## Objective
Render the records as a two-column CSV with the header input,output, one row per record holding its text and its answer, each in a single quoted field with line breaks replaced by spaces. Begin at the line containing "In comparison, is" and continue through the end of the records.

## Stored entries
------

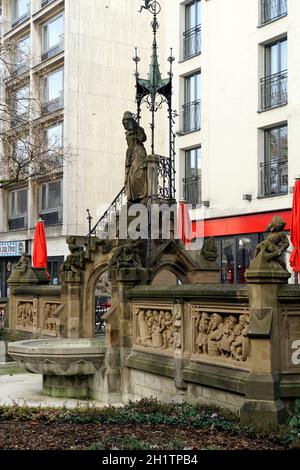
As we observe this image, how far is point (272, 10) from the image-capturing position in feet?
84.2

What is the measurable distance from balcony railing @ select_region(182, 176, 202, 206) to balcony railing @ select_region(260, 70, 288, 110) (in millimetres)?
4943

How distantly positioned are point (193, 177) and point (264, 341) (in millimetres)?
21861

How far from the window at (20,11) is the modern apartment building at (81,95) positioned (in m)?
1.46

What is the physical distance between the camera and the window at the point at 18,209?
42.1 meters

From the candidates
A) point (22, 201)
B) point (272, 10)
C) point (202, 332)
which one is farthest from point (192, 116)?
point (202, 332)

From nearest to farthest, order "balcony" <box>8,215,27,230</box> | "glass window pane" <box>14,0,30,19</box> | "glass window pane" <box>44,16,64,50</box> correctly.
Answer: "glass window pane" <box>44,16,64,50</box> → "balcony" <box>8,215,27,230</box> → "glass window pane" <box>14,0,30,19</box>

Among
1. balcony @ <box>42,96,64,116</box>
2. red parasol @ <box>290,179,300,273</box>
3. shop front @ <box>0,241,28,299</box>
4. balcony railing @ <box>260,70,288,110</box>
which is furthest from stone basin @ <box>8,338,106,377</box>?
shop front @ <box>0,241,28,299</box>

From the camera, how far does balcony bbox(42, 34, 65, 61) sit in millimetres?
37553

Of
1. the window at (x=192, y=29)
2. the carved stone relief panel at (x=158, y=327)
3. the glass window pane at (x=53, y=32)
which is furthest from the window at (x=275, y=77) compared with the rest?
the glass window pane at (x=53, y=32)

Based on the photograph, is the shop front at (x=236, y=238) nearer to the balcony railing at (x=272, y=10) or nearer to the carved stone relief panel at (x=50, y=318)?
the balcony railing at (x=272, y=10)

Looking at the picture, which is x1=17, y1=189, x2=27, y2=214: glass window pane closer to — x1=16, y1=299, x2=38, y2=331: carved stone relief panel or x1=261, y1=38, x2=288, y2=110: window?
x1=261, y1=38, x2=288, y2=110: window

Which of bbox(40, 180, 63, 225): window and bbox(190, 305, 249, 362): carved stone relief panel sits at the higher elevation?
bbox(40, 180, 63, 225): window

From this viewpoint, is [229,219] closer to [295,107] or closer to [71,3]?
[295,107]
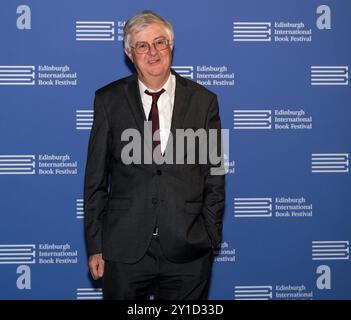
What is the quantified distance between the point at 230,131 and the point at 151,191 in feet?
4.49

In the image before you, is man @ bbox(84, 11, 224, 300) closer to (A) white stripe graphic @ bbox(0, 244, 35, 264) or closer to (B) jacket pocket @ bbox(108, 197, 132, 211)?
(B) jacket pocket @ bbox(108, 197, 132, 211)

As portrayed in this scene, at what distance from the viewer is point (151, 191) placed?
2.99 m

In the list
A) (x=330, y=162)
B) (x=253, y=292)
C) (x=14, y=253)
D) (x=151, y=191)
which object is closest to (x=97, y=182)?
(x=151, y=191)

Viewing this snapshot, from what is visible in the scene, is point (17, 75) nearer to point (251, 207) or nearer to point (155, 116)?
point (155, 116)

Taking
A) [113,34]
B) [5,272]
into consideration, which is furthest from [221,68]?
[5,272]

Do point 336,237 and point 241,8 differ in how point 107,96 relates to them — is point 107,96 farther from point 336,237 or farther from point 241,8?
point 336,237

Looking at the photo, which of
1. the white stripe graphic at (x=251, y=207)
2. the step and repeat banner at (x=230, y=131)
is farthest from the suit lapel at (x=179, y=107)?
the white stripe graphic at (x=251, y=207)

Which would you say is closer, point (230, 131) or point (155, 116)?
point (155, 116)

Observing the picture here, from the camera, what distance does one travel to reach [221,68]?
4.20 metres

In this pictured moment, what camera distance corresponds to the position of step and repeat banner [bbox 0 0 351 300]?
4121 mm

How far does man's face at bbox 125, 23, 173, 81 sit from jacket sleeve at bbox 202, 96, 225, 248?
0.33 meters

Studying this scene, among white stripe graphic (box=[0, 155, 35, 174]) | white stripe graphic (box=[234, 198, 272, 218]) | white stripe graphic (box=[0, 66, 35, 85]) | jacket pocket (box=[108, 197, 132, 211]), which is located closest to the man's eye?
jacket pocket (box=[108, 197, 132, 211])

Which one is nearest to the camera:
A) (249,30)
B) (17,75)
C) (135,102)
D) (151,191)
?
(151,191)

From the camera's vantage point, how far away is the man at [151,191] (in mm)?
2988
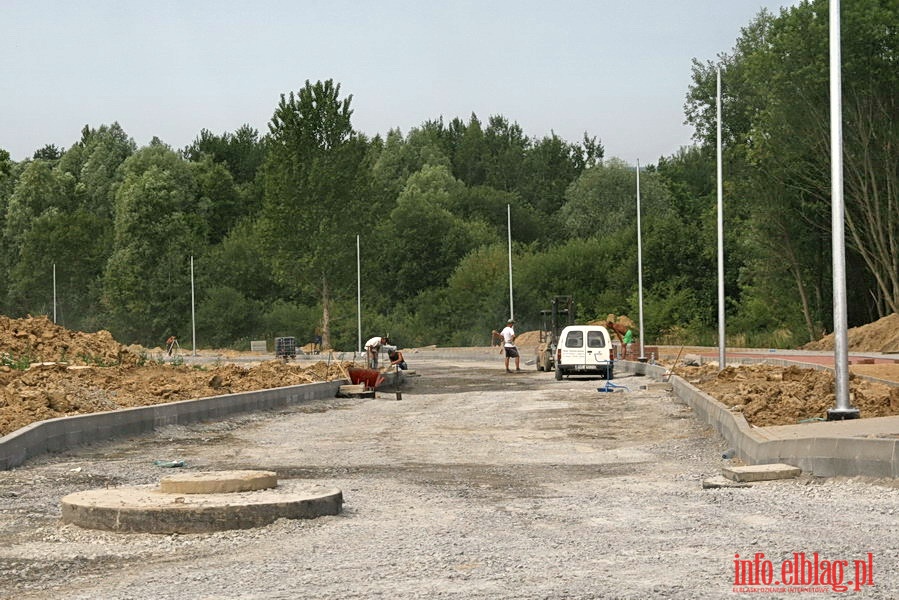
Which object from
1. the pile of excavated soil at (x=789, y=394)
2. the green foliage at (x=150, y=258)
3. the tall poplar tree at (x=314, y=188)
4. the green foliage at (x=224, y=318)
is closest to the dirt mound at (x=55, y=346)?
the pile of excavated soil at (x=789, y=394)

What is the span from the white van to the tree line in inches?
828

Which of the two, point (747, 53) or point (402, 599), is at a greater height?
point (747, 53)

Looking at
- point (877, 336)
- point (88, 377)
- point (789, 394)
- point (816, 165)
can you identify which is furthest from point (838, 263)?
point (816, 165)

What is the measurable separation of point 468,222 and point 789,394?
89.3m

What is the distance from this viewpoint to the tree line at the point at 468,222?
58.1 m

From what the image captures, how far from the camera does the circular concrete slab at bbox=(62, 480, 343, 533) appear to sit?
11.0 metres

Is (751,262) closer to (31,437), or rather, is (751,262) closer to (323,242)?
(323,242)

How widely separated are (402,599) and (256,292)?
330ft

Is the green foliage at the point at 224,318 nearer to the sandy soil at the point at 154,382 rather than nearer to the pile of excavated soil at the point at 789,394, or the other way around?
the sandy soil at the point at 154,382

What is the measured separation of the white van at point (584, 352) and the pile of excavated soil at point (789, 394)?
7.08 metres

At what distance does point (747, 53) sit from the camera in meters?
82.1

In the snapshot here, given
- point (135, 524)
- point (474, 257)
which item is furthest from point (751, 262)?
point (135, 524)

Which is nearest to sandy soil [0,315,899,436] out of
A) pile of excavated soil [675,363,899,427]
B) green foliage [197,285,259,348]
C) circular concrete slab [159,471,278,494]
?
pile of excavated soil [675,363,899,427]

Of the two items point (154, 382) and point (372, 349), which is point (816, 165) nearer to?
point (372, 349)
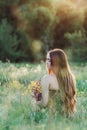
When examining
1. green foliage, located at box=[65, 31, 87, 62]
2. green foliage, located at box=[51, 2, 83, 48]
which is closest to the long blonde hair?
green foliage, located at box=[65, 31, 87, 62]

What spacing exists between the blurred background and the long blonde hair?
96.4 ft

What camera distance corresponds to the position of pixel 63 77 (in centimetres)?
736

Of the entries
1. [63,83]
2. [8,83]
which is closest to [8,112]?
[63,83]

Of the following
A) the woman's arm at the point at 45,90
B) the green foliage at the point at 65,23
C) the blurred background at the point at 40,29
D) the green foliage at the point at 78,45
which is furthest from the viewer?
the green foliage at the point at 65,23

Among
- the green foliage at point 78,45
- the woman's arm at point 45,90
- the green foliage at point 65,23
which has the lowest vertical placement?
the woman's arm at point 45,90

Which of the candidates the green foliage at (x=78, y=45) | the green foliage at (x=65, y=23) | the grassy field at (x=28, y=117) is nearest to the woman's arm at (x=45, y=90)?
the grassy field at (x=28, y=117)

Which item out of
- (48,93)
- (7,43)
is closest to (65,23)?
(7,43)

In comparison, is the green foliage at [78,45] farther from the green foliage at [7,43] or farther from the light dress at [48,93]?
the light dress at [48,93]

------

## Reply to the task
input,output
"In comparison, is the green foliage at [78,45] farther from the green foliage at [7,43] or farther from the light dress at [48,93]?","the light dress at [48,93]"